In the end, I suppose, it comes down to gratitude. Gratitude was once regarded as a great virtue. It is, for example, at the very center of Judaism, which requires the observant Jew to thank God so often that it is a wonder he has time for anything else. He pronounces his thanks upon seeing the sun rise and upon seeing it set; he gives thanks for every morsel he puts into his mouth, with a different blessing for each food after its own kind; and practically anything that happens to him (including bad things), or that he notices, calls for yet another acknowledgment of having been blessed. .

It is in this spirit of love and gratitude that, looking back as a septuagenarian on my life as an American in America, I am again reminded of something Jewish--this time of a special hymn of thanksgiving. It is included in the Haggadah, the book that Jews read aloud while conducting the seder, the festive meal they are required to eat on the holiday of Passover.

In this hymn are listed all the elements making up the great event commemorated by the holiday--the liberation of the ancient Hebrews from slavery and their deliverance to the Promised Land of Israel--and a few more for good measure. Each element is the subject of its own sentence, and each sentence of the series concludes with the word dayyenu, which can roughly be translated as "that alone would have been enough for us." The idea is that, not content with "that alone," God went on and on and on to pile up wonder after wonder and marvel after marvel: so many that those participating in the seder invariably grow fatigued by the time they finish reciting them all.

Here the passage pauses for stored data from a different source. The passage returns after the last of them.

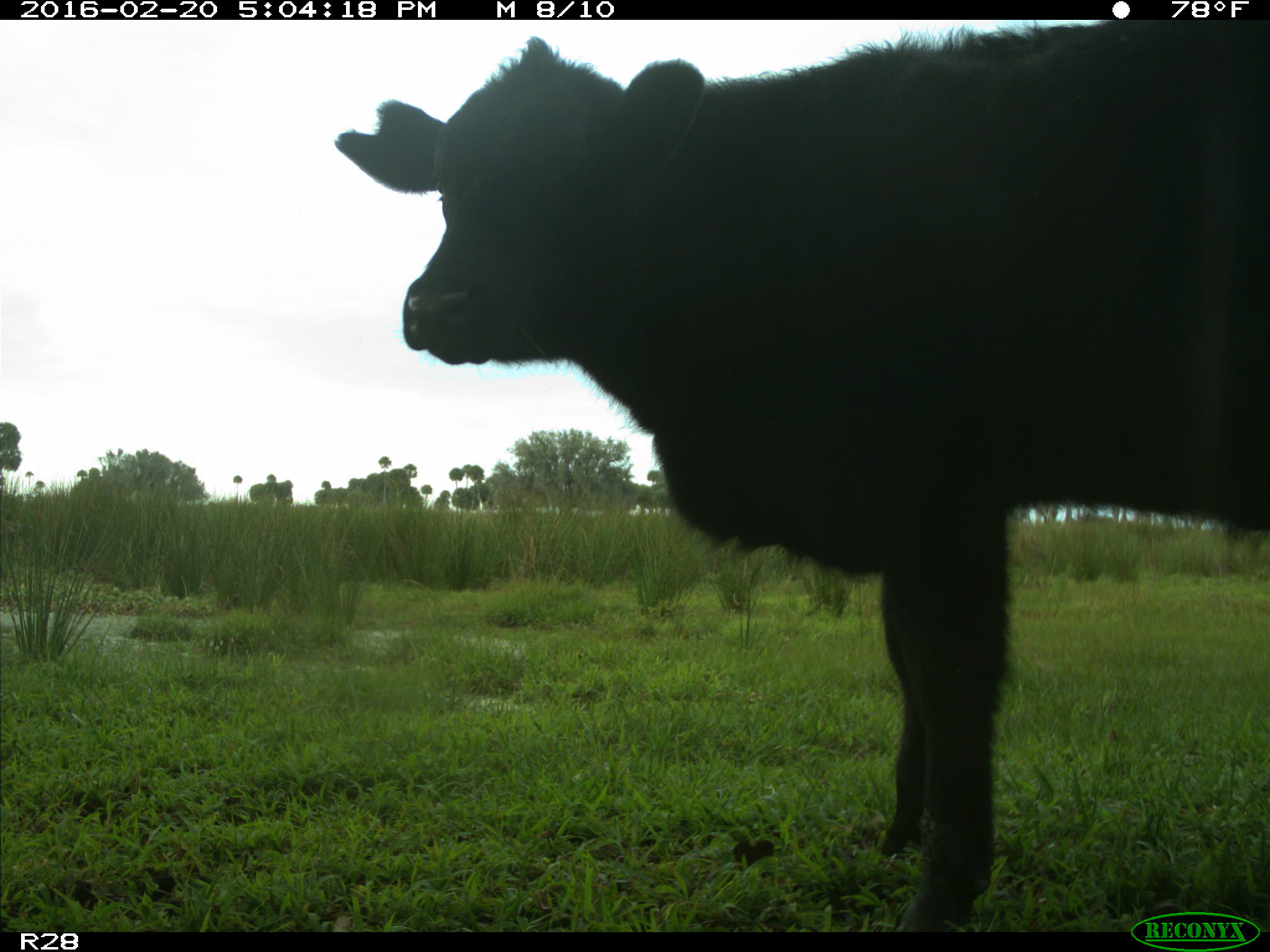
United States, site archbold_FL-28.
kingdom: Animalia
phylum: Chordata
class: Mammalia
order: Artiodactyla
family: Bovidae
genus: Bos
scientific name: Bos taurus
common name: domestic cow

America is not God, but it declared its independence as a nation by an appeal to "the Laws of Nature and of Nature's God," and the Constitution its founders wrote and ratified for that new nation uses the word "blessings" in its very first paragraph. The particular blessings to which they referred were those of liberty, to "secure" which to themselves and their posterity they created the Constitution that set the United States of America on its course.

For we, who are their posterity, either by blood or by adoption, should be giving daily thanks. We should be giving thanks for the establishment of justice (defined by John Adams as "a government of laws, not of men"). We should be giving thanks for a "domestic tranquillity" that has more often than not been "insured." We should be giving thanks for the "common defense" that has kept our homeland safe for so long from foreign invasion or destruction from the skies. We should be giving thanks for the "general welfare" that has been "promoted" by all these other blessings beyond the dreams of ancient avarice.

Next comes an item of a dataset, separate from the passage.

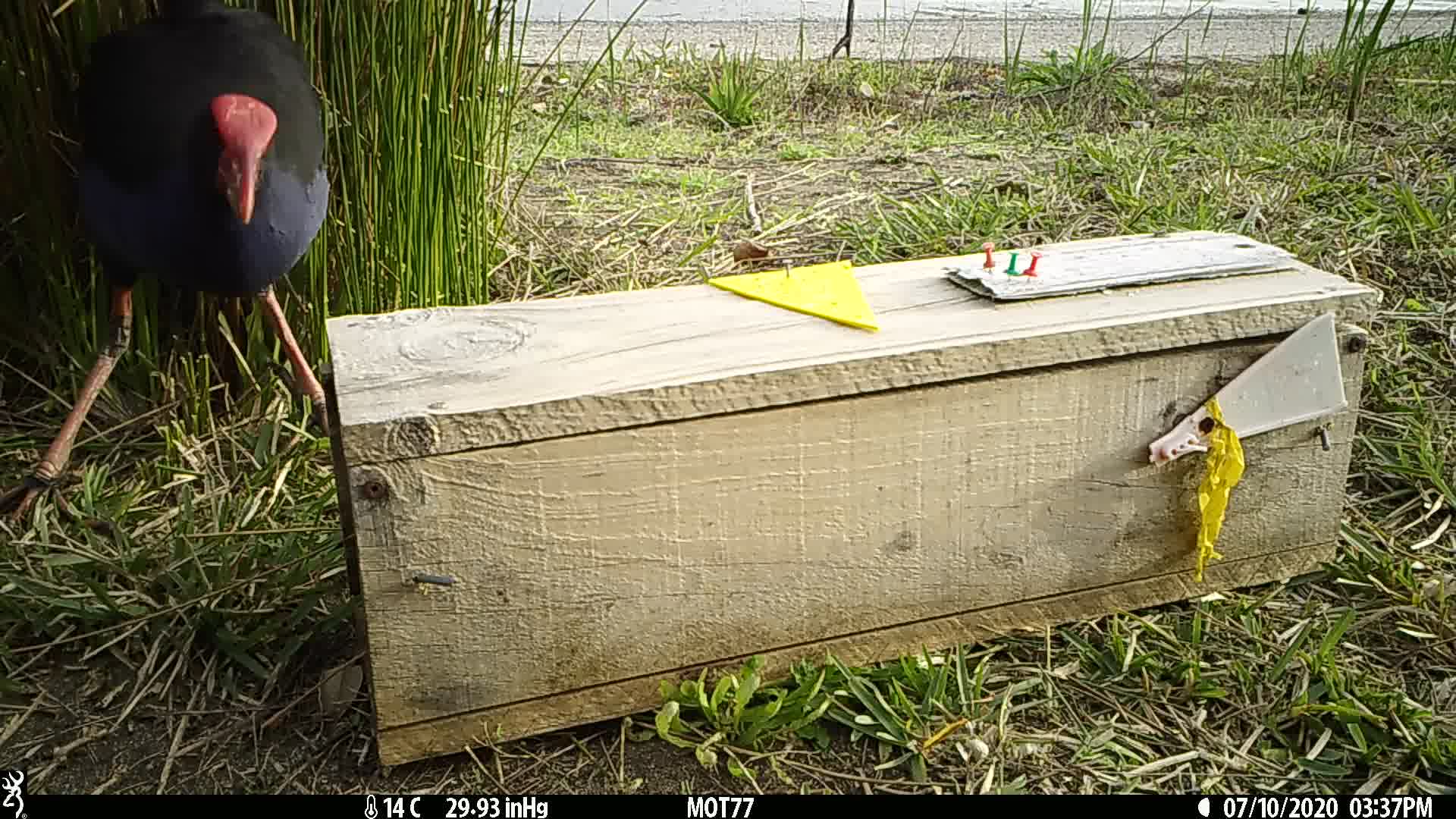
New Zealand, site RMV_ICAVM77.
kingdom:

Any one of these blessings would have been enough; but America gave us all of them together, one following from another, and weathering challenges great and small for the two long centuries since President George Washington issued a Proclamation in 1789 at the request of both houses of Congress "to recommend to the people of the United States a day of public thanksgiving and prayer, to be observed by acknowledging with grateful hearts the many and signal favors of Almighty God, especially by affording them an opportunity peaceably to establish a form of government for their safety and happiness."

In honoring Congress's request, Washington went on to speak in his own words of "the great degree of tranquillity, union, and plenty" the nation had enjoyed since achieving its independence and "for the civil and religious liberty with which we are blessed, . and, in general, for all the great and various favors which He has been pleased to confer upon us."

Such is the dayyenu that applies to all Americans alike, and that ought to be drowning out the "awful keening noise" about which William Buckley expressed his eloquent distaste in [his 1983 book "Overdrive: A Personal Documentary"]-the noise that kept, and keeps, us from hearing the bells still ringing for America and for which "we are obliged to be grateful."